:: Exercise description ::
Extract the final stretch of the data: the line that contains "Out of the items" and every line after it, unaltered, and no other lines.

:: Data ::
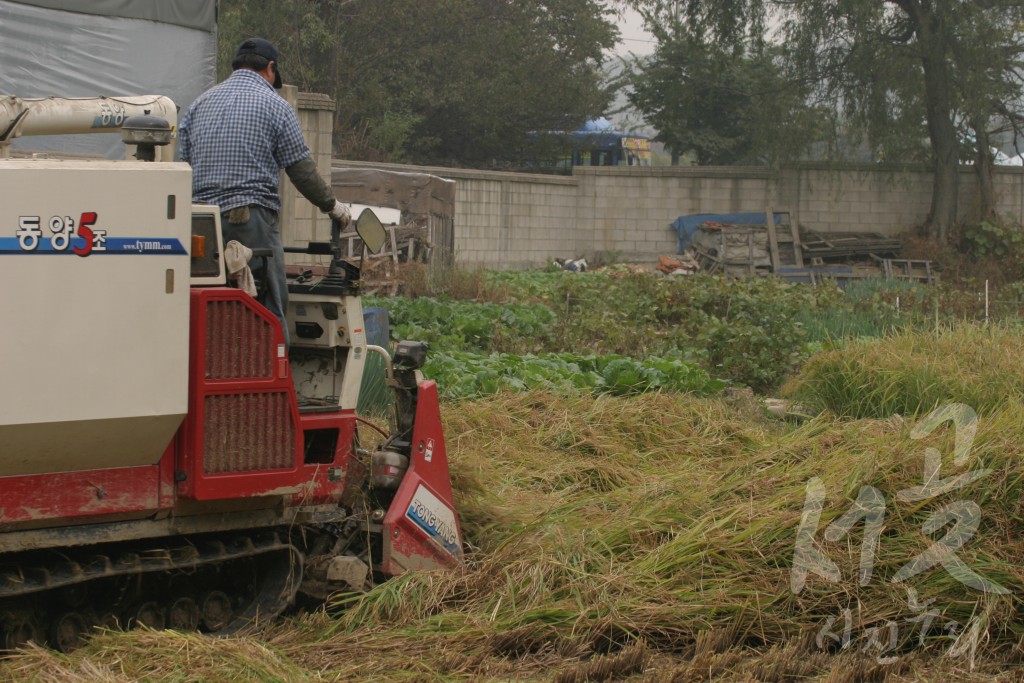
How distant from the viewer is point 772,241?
2722 cm

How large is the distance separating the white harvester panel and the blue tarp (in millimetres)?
24545

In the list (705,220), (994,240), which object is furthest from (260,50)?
(994,240)

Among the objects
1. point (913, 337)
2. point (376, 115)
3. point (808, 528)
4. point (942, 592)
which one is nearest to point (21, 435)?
point (808, 528)

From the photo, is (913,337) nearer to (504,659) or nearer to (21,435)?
(504,659)

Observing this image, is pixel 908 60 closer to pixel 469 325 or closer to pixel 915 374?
pixel 469 325

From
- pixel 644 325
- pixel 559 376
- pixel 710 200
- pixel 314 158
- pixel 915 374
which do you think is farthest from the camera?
pixel 710 200

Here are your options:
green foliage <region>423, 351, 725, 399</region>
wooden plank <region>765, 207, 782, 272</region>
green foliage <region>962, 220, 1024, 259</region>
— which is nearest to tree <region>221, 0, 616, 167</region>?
wooden plank <region>765, 207, 782, 272</region>

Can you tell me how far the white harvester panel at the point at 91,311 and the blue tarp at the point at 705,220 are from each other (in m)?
24.5

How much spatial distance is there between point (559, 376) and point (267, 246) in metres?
4.36

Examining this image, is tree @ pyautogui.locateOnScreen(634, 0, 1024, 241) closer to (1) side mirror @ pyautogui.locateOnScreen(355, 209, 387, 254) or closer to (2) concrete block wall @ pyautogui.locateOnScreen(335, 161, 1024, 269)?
(2) concrete block wall @ pyautogui.locateOnScreen(335, 161, 1024, 269)

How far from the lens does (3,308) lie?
3717 millimetres

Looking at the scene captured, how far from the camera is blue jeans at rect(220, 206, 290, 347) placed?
4625 millimetres

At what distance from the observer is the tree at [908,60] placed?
25.9m

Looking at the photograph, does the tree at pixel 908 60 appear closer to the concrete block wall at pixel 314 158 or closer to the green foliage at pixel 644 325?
the green foliage at pixel 644 325
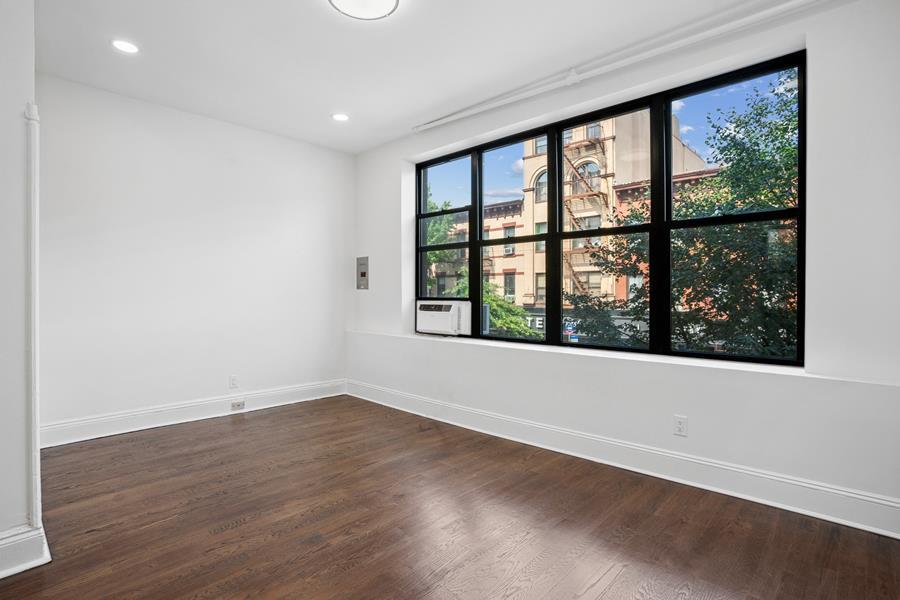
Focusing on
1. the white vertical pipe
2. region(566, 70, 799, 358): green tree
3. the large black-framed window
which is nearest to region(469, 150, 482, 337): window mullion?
the large black-framed window

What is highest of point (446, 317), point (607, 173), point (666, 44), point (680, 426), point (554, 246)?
point (666, 44)

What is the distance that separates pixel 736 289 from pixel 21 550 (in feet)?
12.9

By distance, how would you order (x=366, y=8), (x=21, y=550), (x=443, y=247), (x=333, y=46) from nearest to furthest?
(x=21, y=550), (x=366, y=8), (x=333, y=46), (x=443, y=247)

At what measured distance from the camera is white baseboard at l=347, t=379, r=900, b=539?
2.27 metres

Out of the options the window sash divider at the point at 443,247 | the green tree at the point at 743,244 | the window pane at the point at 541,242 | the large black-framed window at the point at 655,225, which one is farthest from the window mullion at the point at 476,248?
the green tree at the point at 743,244

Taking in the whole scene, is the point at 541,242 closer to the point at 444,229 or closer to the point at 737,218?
the point at 444,229

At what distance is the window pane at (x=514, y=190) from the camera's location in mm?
3992

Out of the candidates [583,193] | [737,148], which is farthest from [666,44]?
[583,193]

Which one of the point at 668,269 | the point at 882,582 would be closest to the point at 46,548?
the point at 882,582

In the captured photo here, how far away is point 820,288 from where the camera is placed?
247 centimetres

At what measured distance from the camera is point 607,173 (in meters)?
3.55

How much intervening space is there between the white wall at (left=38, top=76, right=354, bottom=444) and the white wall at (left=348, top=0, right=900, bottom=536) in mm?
2768

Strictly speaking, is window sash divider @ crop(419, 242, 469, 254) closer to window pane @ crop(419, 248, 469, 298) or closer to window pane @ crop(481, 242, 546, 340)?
window pane @ crop(419, 248, 469, 298)

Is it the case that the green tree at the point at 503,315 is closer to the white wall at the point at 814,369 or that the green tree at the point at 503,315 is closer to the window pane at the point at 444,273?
the window pane at the point at 444,273
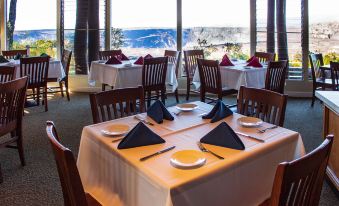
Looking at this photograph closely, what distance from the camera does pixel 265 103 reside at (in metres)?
2.32

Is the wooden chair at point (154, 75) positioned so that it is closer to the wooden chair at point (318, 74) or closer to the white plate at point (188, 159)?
the wooden chair at point (318, 74)

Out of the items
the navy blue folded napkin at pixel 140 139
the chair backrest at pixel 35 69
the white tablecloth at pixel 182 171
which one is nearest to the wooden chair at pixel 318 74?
the white tablecloth at pixel 182 171

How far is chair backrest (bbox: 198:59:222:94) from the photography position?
430cm

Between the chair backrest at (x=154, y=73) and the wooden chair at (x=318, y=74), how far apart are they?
243 centimetres

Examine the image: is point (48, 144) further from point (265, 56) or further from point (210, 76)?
point (265, 56)

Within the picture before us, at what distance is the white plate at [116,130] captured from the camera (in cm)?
189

:: The output ::
Out of the items
the navy blue folded napkin at pixel 140 139
the chair backrest at pixel 35 69
the white tablecloth at pixel 182 171
which one is nearest to the wooden chair at pixel 318 74?
the white tablecloth at pixel 182 171

How far is chair backrest (bbox: 198:59:222:94) from the photography position?
430cm

Between the chair backrest at (x=154, y=73) and the wooden chair at (x=318, y=74), how far apart are they?
243 centimetres

Examine the image: is point (48, 144) further from point (265, 56) or further from point (210, 76)?
point (265, 56)

Within the picture before us, at what distance is the white plate at [116,130] captured from the camera (in cm)?
189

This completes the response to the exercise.